Ich dzieła przetrwały i wciąż są cenione. O kolei transandyjskiej, wielkim dziele Ernesta Malinowskiego słyszał prawie każdy, ale o tym, że firma budująca mosty, założona w Chicago przez Rudolfa Modrzejewskiego działa do dzisiaj, już wie niewiele osób. A przecież mosty zbudowane przez niego w USA wciąż uznawane są za nowoczesne.

O tym, że genialny kompozytor z Leszna Roman Maciejewski, autor słynnego „ Requiem”, był przez pewien czas dyrektorem muzycznym Metro Goldwyn Mayer, wiedzą już tylko jednostki. To tylko dwa przykłady z wielu prezentowanych w tej publikacji.

Nieznane historie tych wielkich Polaków ilustrują unikatowe zdjęcia archiwalne.

Marek Borucki
Wielcy zapomniani. Polacy, którzy zmienili świat
Wydawnictwo Muza
Premiera: 21 stycznia 2015

Najdroższe zegarki świata

Antoni Patek, zegarmistrz, pionier przemysłowej produkcji zegarków

Panuje powszechne przekonanie, że najlepsze na świecie zegarki to zegarki szwajcarskie, a najdroższe spośród nich są marki Patek – chociaż firma od dawna należy do kogo innego. Jak doszło do tego, że nasz rodak, powstaniec listopadowy stał się producentem najlepszych i najdroższych zegarków świata?

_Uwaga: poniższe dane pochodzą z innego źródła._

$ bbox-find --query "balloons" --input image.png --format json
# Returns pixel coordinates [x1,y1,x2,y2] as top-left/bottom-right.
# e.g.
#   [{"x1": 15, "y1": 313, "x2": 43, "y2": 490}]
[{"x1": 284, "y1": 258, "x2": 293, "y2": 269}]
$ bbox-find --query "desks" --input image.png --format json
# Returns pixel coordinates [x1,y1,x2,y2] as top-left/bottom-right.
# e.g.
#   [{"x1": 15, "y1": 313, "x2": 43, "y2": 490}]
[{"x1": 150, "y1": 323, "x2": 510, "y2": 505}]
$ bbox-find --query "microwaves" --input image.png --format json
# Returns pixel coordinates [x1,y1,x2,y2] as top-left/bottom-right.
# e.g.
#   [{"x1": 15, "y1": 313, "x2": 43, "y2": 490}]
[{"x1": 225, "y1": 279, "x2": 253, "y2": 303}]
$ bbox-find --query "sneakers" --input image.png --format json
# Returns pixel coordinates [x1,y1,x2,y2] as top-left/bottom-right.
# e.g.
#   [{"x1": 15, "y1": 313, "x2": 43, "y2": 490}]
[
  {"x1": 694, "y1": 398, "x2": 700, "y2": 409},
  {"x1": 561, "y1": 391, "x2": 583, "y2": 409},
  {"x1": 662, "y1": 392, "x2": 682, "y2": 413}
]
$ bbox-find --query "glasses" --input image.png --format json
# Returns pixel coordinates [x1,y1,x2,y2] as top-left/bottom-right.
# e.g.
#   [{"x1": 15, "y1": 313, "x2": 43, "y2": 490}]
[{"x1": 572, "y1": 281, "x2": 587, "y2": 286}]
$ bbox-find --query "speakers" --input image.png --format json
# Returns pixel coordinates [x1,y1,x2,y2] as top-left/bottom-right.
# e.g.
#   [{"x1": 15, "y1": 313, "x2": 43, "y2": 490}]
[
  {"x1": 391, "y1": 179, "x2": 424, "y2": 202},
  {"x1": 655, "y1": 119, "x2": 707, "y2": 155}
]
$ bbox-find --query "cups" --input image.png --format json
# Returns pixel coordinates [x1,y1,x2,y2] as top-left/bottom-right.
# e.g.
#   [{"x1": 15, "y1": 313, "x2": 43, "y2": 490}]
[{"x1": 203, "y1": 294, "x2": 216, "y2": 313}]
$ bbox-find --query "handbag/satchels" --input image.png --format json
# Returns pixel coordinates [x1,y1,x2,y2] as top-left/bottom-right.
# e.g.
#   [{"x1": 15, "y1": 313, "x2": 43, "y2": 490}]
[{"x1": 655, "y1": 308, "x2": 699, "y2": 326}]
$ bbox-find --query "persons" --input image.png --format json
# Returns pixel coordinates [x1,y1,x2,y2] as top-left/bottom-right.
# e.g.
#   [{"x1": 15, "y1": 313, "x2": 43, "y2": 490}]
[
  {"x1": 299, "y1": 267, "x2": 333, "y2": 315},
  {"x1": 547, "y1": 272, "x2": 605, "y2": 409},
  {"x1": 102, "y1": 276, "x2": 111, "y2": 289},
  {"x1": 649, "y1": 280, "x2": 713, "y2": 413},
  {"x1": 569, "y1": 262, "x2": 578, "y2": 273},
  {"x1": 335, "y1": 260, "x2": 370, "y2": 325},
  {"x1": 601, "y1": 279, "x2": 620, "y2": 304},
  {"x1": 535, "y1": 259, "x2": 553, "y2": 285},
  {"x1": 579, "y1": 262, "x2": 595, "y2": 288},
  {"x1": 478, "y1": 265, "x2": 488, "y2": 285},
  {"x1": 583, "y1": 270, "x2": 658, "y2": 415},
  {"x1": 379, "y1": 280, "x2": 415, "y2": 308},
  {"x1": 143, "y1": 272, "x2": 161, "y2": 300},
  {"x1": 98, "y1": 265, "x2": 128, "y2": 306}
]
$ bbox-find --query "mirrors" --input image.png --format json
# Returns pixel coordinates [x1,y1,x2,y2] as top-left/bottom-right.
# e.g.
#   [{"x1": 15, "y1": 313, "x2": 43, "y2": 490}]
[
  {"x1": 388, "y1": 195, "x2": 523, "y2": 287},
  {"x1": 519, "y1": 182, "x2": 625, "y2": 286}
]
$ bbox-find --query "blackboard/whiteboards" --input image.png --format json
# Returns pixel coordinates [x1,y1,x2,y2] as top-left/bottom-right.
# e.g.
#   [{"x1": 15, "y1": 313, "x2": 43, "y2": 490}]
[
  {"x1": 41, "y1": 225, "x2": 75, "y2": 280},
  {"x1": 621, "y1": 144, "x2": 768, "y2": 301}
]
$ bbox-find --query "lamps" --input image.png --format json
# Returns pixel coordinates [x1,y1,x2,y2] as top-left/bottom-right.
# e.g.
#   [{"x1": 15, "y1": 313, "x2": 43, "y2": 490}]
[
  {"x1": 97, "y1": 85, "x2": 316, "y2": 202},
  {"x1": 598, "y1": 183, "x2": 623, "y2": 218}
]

Antoni Norbert Patek urodził się 14 czerwca 1812 roku w Piaskach Luterskich na Lubelszczyźnie w rodzinie drobnej szlachty. Rodzicami jego byli Joachim Patek i Anna z Piaseckich. Gdy Antek miał kilka lat, zmarł jego ojciec i chłopiec musiał zacząć zarabiać. W wieku siedemnastu lat wstąpił do wojska Królestwa Polskiego, do 1 Pułku Strzelców Konnych Jazdy Augustowskiej. Wkrótce wybuchło powstanie listopadowe, w którym młody żołnierz wziął udział i odznaczył się wielką odwagą i walecznością, co zostało docenione przez dowództwo i zaowocowało awansem do stopnia porucznika. Został też odznaczony Krzyżem Złotym Orderu Virtuti Militari. Był dwukrotnie lekko ranny.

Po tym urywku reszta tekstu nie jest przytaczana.